The experiment, which involved a complicated piece of apparatus sitting in a neutral external beam outside the Bevatron, was planning to study the <math>K^0_{\mu 3}</math> "charge asymmetry" in the decay of <math>K^0_L</math> mesons to <math>\pi</math>-<math>\mu</math>-<math>\nu</math> –– the difference between the decay rates to the end states <math>(\pi^+ + \mu^- + \bar{\nu}_\mu)</math> and <math>(\pi^- + \mu^+ + \nu_\mu)</math>. This difference is an indication of CP violation and the effect is tiny, less than half a percent. Don hired me and Bill Ross as the two new post-docs, and then he brought in Bob McCarthy as the student whose PhD would be this experiment, and Jess Brewer as a younger student who would learn the ropes helping with the experiment. We also hired a very fine electrical-electronic technician, Bob Graven, and a handyman-worker Mike Jones. It took us about a year to build the apparatus, and the plan was for the 6 of us, with Don Miller supervising, would do the year-long experiment. But just as we were setting it up in the beam, Miller left! He decided to take a faculty job at Northwestern Univ. in Evanston, Illinois (north of Chicago), and he basically disappeared forever, albeit he did come around every few months to say hello.
Enter Ken Crowe. Our little group's offices in Bldg. 50 were fortuitously in the second-floor wing where Ken and his group resided. So from the start all of us made close friendships with the Crowe group's gang of postdocs and students, although Ken himself was not involved with us much at first. Ken's group was doing experiments at the 184-inch Cyclotron, and they were involved with very different physics and apparatus issues, and very different administrative issues too. So we saw a lot of the Crowe gang informally, although we didn't work with them.

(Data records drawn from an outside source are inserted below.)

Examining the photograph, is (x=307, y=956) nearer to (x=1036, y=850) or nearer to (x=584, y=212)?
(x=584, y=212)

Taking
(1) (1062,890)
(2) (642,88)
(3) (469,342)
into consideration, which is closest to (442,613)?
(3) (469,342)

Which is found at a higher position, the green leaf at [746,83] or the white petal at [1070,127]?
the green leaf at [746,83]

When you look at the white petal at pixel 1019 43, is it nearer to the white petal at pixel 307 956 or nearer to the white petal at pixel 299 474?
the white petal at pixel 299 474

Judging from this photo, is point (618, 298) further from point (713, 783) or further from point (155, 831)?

But Don Miller had precipitously departed, and we were sometimes in desperate need of advice from an experienced physicist –– just the sort of advice that a faculty advisor and group leader is there to provide but that Don Miller was now not providing. As a new postdoc, I was often pretty far adrift, way over my head trying to run a complicated experiment without the supervision that was supposed to be the whole point of a postdoc position! (Bill Ross, the other postdoc, was similarly affected. So were the students, McCarthy and Brewer.) And to make matters worse, we learned the hard way that it was going to take more than the 6 of us to run that experiment day-and-night for a year or more. Bluntly, we were short-handed too, and remained so for the duration, a great strain.

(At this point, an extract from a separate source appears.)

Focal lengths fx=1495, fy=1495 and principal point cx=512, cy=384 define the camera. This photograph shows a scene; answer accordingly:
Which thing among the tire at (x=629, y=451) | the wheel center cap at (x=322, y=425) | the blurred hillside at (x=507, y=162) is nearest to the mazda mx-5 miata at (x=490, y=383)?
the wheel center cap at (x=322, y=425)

Fortunately, as I said, enter Ken Crowe. Ken took the little group under his wing –– and especially took me under his wing. He provided the physics advice we sought, "times ten", but more importantly he provided the intellectual environment and the nurturing environment too that are an essential part of any complicated project like the experiment that we were trying to do. His personality was fantastic, as was his physics insight. As was his way of dealing with each of us individually as a special person, each with his own "issues". Ken basically "saved us" in terms of getting that physics experiment done right, but also in terms of making the experience educational, enjoyable, and useful.

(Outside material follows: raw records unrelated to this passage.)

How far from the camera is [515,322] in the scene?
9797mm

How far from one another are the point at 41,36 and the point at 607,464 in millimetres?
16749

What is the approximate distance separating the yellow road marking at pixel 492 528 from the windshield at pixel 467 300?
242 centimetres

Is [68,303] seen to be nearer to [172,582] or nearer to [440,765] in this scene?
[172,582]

Jess Brewer, in case anybody reading this doesn't know it, went from the entry-level-student job with our Bevatron experiment to become Ken's thesis student at the 184-inch, and later to become one of Ken's closest physics colleagues and friends in muon-spin-rotation/relaxation/resonance studies.
Although after that Bevatron experiment I promptly went on to do other very different things (I became a nuclear engineer), that wonderful two-year-plus experience with Ken Crowe remains a vital part of why it all worked out for me. I for one will never forget it.